*Provided entries*.
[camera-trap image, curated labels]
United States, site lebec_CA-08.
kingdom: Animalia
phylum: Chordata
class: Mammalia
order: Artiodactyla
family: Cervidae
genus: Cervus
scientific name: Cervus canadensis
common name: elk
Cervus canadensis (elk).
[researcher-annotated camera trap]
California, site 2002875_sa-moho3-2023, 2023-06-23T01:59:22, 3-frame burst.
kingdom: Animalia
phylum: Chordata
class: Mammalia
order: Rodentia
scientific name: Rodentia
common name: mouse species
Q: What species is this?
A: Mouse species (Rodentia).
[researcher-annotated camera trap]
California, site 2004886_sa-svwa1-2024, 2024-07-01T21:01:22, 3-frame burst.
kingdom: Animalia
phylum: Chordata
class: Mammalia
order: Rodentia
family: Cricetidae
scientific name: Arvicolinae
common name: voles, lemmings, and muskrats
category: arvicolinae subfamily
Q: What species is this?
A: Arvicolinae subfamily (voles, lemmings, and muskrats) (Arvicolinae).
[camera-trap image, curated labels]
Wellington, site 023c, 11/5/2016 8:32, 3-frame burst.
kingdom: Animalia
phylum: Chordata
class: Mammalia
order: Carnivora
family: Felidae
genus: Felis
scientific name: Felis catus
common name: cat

*Assignment*. Locate the lines above that contain "burst" and copy them.

*Exercise output*.
California, site 2002875_sa-moho3-2023, 2023-06-23T01:59:22, 3-frame burst.
California, site 2004886_sa-svwa1-2024, 2024-07-01T21:01:22, 3-frame burst.
Wellington, site 023c, 11/5/2016 8:32, 3-frame burst.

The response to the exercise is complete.